Judge confirms plan settling St. Ignatius clergy sex-abuse claims

MONTANA
Missoulian

By Kathryn Haake

COEUR d’ALENE, Idaho – Though a federal court has approved a $20 million settlement compensating hundreds of western Montana Catholics molested by nuns and priests, the trauma endured by the victims is far from over, they said Wednesday.

“This isn’t going to stop me from remembering,” one of the victims said following the bankruptcy hearing. “I walk past a church, I remember it. I walk past a priest, I remember it. I see a nun, I remember it.”

The bankruptcy settlement includes a $15 million payment from the Catholic Diocese of Helena and another $4.45 million from the Ursuline Sisters of the Western Province, who ran the Ursuline Academy of St. Ignatius.
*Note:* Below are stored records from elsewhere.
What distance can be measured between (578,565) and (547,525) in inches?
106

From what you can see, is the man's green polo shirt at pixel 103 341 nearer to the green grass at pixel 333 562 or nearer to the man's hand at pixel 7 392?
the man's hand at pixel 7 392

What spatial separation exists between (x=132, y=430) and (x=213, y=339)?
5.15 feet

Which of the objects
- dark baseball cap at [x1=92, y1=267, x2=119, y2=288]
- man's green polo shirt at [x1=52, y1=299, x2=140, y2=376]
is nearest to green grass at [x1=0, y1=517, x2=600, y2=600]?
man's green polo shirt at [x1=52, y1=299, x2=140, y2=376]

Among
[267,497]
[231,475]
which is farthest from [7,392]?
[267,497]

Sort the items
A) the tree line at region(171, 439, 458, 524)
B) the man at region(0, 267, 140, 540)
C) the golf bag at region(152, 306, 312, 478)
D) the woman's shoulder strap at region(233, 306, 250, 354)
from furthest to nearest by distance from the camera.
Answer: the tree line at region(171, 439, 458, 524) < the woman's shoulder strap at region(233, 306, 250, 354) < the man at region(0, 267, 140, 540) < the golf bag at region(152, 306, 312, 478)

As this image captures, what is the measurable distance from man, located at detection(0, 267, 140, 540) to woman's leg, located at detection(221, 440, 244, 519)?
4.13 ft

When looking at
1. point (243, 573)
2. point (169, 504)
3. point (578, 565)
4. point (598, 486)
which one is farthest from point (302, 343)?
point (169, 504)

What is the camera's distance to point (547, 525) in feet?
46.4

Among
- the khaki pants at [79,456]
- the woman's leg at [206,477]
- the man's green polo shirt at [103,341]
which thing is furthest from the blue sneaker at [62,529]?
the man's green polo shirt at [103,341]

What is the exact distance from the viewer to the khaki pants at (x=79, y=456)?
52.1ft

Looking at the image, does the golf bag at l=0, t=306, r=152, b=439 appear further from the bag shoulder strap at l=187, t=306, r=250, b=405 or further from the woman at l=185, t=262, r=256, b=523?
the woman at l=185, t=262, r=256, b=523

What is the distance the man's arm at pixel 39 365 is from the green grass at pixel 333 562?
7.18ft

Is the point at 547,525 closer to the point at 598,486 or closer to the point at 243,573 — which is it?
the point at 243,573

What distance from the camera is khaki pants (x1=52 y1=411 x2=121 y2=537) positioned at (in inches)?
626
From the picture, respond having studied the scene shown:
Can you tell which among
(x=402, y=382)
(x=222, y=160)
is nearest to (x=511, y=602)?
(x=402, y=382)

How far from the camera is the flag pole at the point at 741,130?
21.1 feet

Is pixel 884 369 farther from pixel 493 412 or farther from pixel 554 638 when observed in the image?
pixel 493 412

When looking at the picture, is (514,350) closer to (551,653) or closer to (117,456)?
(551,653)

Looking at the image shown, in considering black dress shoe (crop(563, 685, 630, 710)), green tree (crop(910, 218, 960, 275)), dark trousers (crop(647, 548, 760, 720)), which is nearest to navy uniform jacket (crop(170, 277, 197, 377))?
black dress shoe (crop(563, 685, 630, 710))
Bryan Smith, who represented more than 360 victims, said most attended school at the Ursuline Academy or the St. Ignatius Mission in St. Ignatius.

The diocese was forced to file for bankruptcy last year in order to settle a lawsuit filed by two groups of victims in 2011. U.S. District Judge Terry Myers approved the arrangement in a federal bankruptcy court in Coeur d’Alene, Idaho, on Wednesday morning, without objections from either side.